Abstract
A 2-y-old male Asian elephant (Elephas maximus), with an elevated platelet count (1,100 × 109/L [1,100 × 103/mm3]), tested positive for elephant endotheliotropic herpesvirus 1A (EEHV-1A) on conventional PCR (cPCR) of EDTA whole blood. No clinical signs were ever reported and no treatment was administered, but low-level viremia persisted for 2.5 y based on results of cPCR and/or real-time PCR (rtPCR). Sequencing confirmed that the EEHV-1A detected was identical at the beginning through the end of the time period. No other elephants in the herd tested positive for EEHV-1 during this time period. Platelet counts remained elevated throughout the viremia and throughout the animal’s life, and direct correlation between the elevated platelet counts and EEHV-1A viremia could not be confirmed. We document long-term, intermittent, low-level viremia of EEHV-1A and provide additional information to consider when determining if treatment is warranted in a case of EEHV infection.
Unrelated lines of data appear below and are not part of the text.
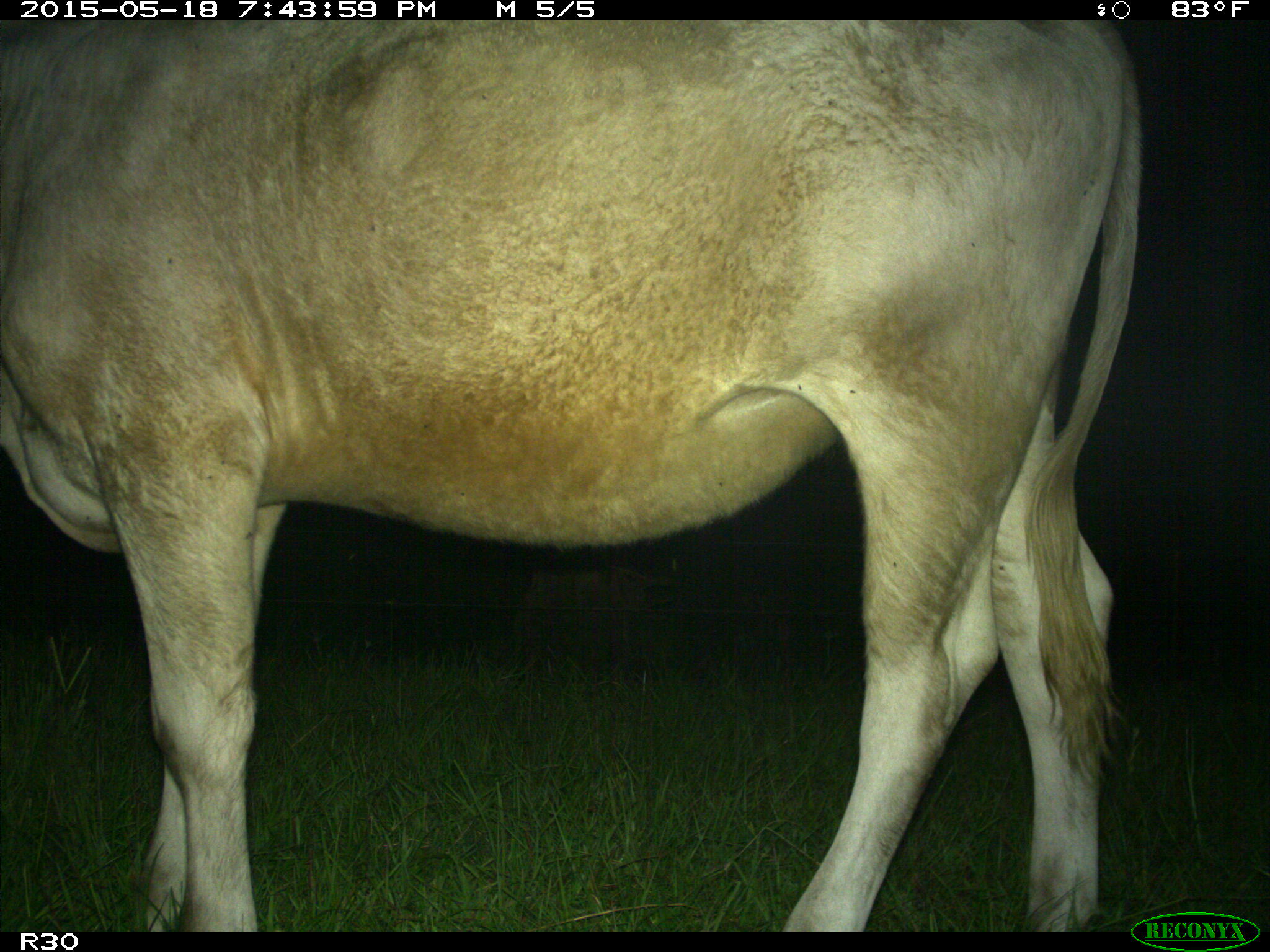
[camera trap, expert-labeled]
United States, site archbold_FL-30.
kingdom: Animalia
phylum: Chordata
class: Mammalia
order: Artiodactyla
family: Bovidae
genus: Bos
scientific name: Bos taurus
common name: domestic cow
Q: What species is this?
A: Bos taurus (domestic cow).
Keywords: Elephants, Herpesviridae, PCR, platelet count, viremia
Elephant endotheliotropic herpesviruses (EEHVs; type species Elephantid betaherpesvirus 1) are implicated in cases of fatal hemorrhagic disease in Asian elephants (Elephas maximus) and African elephants (Loxodonta africana).9 EEHVs are members of genus Proboscivirus classified as of 2017 in subfamily Betaherpesvirinae; there is a proposal to create a new subfamily, Deltaherpesvirinae, and reclassify the viruses accordingly.9 To date, 12 virus subtypes have been identified (EEHV-1A, -1B, -2, -3A, -3B, -4A, -4B, -5A, -5B, -6, -7A, -7B), and deaths have been associated with EEHV-1A, -1B, -2, -3A, -4A, -5A, and -6. Evidence suggests that EEHV-1A, -1B, -4A, -4B, -5A, and -5B are endogenous in Asian elephants worldwide.9
In mid-May 2011, a 2-y-old male Asian elephant at a North American zoo was noted to have increased platelets, and a manual platelet count confirmed an elevated value (1,100 × 109/L; [1,100 × 103/mm3]; reference interval: 142–914 × 109/L).14 Given the abnormal platelet count, blood was submitted for EEHV testing. Blood was collected from auricular veins into EDTA anticoagulant tubes, refrigerated, and sent to the testing laboratory on wet ice overnight. Banked recent routine samples from late April–mid-May 2011 stored at −80°C were also submitted. The calf tested positive for EEHV-1A on conventional PCR (cPCR) on both current and retrospective samples, with the earliest positive sample recorded on April 28, 2011. Additional blood samples were collected approximately weekly, banked at −80°C, and sent for EEHV testing approximately once per month during 2011 and periodically during 2012–2013.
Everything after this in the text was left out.